O que faço aqui não é exatamente um balanço biográfico, mas um esforço singelo para preservar o mundo tal como se apresentou para mim. Tento estabelecer a narrativa definidora da minha existência, os caminhos da minha finitude e meu modo próprio de me inscrever em uma determinada época e configuração de mundo. Aqui me ocupo de todos os tempos de mim mesmo em finitude e espanto. Levo a cabo um balanço provisório de quem fui em minha experiência de mundo.
quarta-feira, 31 de julho de 2024
UM POUCO DE NOSTALGIA
Nos rasos dias de juventude, onde meus pais e avós eram vivos e a vida fazia sentido na intimidade de um lar, tudo parecia definitivo e certo, como os dias e as noites.
Quão iludido era meu eu menino pelo conservadorismo familiar que fazia o mundo inteiro caber entre os muros de um quintal.
Hoje, perdido em um mundo é vasto e indomável, sei que nada faz sentido além do vale tudo da sobrevivência.
A vida não vale uma tarde de infância.
domingo, 21 de julho de 2024
VIDA BOA
Não tive uma vida boa.

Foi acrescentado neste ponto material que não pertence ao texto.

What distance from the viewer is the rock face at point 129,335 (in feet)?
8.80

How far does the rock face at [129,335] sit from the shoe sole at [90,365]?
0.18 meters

Aliás, nunca aceitei nenhuma definição convencional de vida.
Creio que apenas sobrevivi como uma vítima passiva da época e lugar onde nasci.
Não acredito em livre arbítrio, nem que a existência tenha algum propósito. Afinal, morrer não é um propósito, mas uma obrigação.
Não espero no fim de tudo qualquer redenção.
Não tive uma vida boa porque tal rótulo não se aplica a vida.